Portland Community College, which is attended by nearly 90,000 students each year, announced on its website that the initiative that was launched by a subcommittee of the college's Cascade Campus Diversity Council.
According to a website created by the college to explain the project, Whiteness History Month will be unlike most heritage months since it will not be a "celebratory endeavor." The website states that "whiteness originates racism" and explains that the purpose behind the project is to foster solutions for community and social issues that stem from racism.
"Whiteness is a socially and politically constructed behavior. It has a long history in European imperialism and epistemologies. Whiteness does not simply refer to skin color but an ideology based on beliefs, values, behaviors, habits and attitudes, which result in the unequal distribution of power and privilege based on skin color," the website's statement of purpose reads. "Whiteness represents a position of power where the power holder defines social categories and reality — the master narrator. Whiteness originates racism. It is relational. 'White' only exists in relation/opposition to other categories in the racial hierarchy produced by whiteness."

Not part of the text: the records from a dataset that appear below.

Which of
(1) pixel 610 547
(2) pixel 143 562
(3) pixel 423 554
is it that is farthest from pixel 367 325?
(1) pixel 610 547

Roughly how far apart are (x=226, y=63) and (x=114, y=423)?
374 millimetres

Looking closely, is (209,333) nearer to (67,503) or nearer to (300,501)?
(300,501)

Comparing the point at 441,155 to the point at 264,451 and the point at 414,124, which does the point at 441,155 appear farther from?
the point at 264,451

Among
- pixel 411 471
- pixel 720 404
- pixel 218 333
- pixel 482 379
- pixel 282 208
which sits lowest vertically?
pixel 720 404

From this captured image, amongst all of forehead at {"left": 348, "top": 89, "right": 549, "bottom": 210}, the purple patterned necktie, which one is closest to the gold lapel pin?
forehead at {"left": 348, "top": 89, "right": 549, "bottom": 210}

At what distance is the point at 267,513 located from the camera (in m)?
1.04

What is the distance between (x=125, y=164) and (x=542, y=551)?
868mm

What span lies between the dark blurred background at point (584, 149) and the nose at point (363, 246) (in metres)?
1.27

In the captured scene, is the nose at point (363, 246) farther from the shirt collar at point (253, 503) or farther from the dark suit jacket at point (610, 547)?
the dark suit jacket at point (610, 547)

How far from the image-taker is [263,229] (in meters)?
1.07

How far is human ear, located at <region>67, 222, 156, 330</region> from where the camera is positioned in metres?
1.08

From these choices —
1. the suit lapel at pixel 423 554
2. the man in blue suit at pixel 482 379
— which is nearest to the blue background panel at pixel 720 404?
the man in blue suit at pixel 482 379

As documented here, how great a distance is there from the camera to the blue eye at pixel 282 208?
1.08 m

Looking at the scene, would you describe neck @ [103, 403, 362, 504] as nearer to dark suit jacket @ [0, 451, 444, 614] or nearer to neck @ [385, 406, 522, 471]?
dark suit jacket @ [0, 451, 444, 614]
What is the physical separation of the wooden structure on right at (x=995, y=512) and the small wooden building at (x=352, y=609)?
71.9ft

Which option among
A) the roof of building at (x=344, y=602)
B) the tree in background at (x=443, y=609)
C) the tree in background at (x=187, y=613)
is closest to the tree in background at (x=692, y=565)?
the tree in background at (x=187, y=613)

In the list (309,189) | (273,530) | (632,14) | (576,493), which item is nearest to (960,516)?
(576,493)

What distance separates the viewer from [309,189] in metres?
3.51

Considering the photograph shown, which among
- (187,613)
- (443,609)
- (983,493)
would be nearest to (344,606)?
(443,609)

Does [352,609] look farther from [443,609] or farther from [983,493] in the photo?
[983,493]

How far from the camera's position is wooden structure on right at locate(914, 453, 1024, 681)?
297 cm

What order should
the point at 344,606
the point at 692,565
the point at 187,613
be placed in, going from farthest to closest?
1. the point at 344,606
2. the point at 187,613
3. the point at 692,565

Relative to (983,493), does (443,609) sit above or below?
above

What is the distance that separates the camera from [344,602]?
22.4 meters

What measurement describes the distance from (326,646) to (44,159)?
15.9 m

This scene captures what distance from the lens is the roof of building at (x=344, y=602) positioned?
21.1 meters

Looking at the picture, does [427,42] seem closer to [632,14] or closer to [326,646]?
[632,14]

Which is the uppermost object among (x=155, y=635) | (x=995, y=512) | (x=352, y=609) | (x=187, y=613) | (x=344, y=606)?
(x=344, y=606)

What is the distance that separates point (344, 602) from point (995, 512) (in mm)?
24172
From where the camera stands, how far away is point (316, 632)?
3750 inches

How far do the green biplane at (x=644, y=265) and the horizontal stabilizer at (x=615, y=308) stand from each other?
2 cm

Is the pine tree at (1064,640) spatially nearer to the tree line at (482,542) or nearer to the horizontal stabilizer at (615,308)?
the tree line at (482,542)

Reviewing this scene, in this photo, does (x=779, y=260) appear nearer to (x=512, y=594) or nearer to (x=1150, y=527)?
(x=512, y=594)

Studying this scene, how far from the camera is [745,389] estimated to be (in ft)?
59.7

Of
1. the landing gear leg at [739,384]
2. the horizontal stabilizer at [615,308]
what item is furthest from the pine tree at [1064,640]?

A PCC.edu subpage devoted to broadly defining what whiteness is lists whiteness as a construct that provides "material, political, economic, and structural benefits for those socially deemed white." The subpage also argues that those "material benefits are accrued at the expense of people of color, namely in how people of color are systemically and prejudicially denied equal access to those material benefits."
As the project aims to create a new racial climate on PCC's four campuses, the organizers wrote that hiring data, student research, surveys, focus groups and other resources indicate that PCC has also been victimized by the "underlying reality of whiteness embedded in the overall college climate."
"The project seeks to challenge the master narrative of race and racism through an exploration of the social construction of whiteness," the website states. "Challenging the master narrative of traditional curriculum is a strategy within higher education that promotes multicultural education and equity."
The website explains that all in the PCC community are welcome to participate in Whiteness History Month and added that PCC's Whiteness History Month committee is looking for people to give presentations and lectures, participate in panel discussion or create works of art that teach people what whiteness is, how it emerged from from a "legacy of imperialism, conquest, colonialism" and its societal consequences.
School officials told The Oregonian that the call for PCC to host a Whiteness History Month began in December 2014 thanks to the inspiration of Black Lives Matter protests that were held on a number of college campuses across the country.
Although there has not been an official project agenda yet, school officials expect a Whiteness History Month event schedule to be announced in the coming weeks.
PCC spokeswoman Kate Chester told Oregon Live that Whiteness History Month should not be seen as an attempt at "whiteness-shaming," like some conservative news blogs have concluded. Chester added that project will focus on "whiteness as a social construct," not white people.
"There's a difference between white and whiteness," Chester argued, "And that might be what some of the conservative bloggers don't understand."